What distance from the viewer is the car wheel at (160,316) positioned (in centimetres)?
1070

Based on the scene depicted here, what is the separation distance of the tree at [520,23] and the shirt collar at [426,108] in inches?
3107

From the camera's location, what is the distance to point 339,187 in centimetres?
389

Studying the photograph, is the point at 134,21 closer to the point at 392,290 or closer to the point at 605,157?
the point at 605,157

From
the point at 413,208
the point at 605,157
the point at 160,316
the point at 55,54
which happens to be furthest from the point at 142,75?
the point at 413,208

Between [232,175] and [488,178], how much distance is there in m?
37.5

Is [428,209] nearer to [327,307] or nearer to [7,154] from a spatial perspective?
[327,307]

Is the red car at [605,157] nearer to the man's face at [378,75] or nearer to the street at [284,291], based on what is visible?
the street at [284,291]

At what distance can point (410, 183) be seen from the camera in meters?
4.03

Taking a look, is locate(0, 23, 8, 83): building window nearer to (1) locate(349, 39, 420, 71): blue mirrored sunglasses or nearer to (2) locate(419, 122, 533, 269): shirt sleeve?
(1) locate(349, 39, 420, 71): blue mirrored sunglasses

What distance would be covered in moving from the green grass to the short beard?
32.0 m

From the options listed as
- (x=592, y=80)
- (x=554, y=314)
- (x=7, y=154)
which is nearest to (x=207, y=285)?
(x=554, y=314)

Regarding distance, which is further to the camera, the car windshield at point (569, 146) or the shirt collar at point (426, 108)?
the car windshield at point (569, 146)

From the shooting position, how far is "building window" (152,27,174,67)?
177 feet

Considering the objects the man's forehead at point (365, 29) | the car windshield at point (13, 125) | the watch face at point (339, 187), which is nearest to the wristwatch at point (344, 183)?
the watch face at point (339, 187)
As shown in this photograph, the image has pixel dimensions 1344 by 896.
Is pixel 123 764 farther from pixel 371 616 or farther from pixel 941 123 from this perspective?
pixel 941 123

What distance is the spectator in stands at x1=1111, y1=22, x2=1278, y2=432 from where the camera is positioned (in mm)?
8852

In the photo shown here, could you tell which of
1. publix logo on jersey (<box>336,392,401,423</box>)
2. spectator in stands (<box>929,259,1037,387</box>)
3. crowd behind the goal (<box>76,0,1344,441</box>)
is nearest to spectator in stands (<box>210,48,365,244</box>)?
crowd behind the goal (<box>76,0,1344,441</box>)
----------
Return, word for word, the lines of the entries from the one containing "Taking a look, is" through the final line of the entries.

▶ [EXERCISE SOLUTION]
Taking a look, is locate(0, 23, 8, 83): building window nearer to (1) locate(349, 39, 420, 71): blue mirrored sunglasses or nearer to (2) locate(419, 122, 533, 269): shirt sleeve?
(1) locate(349, 39, 420, 71): blue mirrored sunglasses

What distance would be covered in moving from the green grass to the short beard?
32.0 m

From the options listed as
- (x=592, y=80)
- (x=554, y=314)
- (x=7, y=154)
which is nearest to (x=207, y=285)?
(x=554, y=314)

Regarding distance, which is further to the camera, the car windshield at point (569, 146) or the shirt collar at point (426, 108)?
the car windshield at point (569, 146)

From the shooting position, how far is "building window" (152,27,174,67)?
177 feet

Considering the objects the man's forehead at point (365, 29) | the car windshield at point (13, 125) | the watch face at point (339, 187), which is nearest to the wristwatch at point (344, 183)?
the watch face at point (339, 187)
As shown in this photograph, the image has pixel dimensions 1344 by 896.
Is pixel 123 764 farther from pixel 371 616 or farther from pixel 941 123 from this perspective?
pixel 941 123

What distance is the spectator in stands at x1=1111, y1=22, x2=1278, y2=432 from where the camera is positioned (in mm)?
8852

In the photo shown here, could you tell which of
1. publix logo on jersey (<box>336,392,401,423</box>)
2. spectator in stands (<box>929,259,1037,387</box>)
3. crowd behind the goal (<box>76,0,1344,441</box>)
is nearest to spectator in stands (<box>210,48,365,244</box>)?
crowd behind the goal (<box>76,0,1344,441</box>)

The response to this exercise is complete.